A based-rule fuzzy expert system to estimate the response to treatments in multiple sclerosis patients

Introduction

Multiple sclerosis (MS) is an autoimmune inflammatory disease of the central nervous system (CNS) that affects about 2.9 million people worldwide. The most common MS type is relapsing-remitting MS (RRMS), manifested by episodes of neurological dysfunction followed by partial, complete, or no remission¹. All the approved medications for MS have mainly anti-inflammatory effects. Current disease-modifying therapies are focused on delaying the disease progression, treating sensitive attacks, and improving symptoms². Although these therapies are effective mainly in the early phases of the disease, some MS patients do not respond or partially respond to the treatments³. Therefore, it is necessary to design new intelligent classification systems to support the decision of specialists in determining the degree of response to treatments in MS patients.

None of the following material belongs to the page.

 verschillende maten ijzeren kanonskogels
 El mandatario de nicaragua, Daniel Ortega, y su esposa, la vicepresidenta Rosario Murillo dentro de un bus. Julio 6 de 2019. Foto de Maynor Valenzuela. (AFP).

On one hand, machine learning (ML) is a subset of artificial intelligence (AI) that focuses on developing models to improve specific tasks by making predictions based on data. ML models are based on mathematical algorithms that find natural patterns in data⁴. ML is classified into two techniques: supervised learning, which trains a model with known input and output data to predict future outputs, and unsupervised learning, which identifies hidden patterns in the input data with unlabeled outputs⁵. Over the past decade, there has been an increase in the application of ML algorithms in several medical fields including radiology, cardiology, ophthalmology, oncology, and neurology⁶˒⁷˒⁸. Specifically, within the field of neurology, learning models based on genetic data can help to improve the diagnosis of some diseases, such as early MS⁹˒¹⁰˒¹¹, and to predict the possible response to some MS treatments, such as natalizumab and fingolimod¹²˒¹³.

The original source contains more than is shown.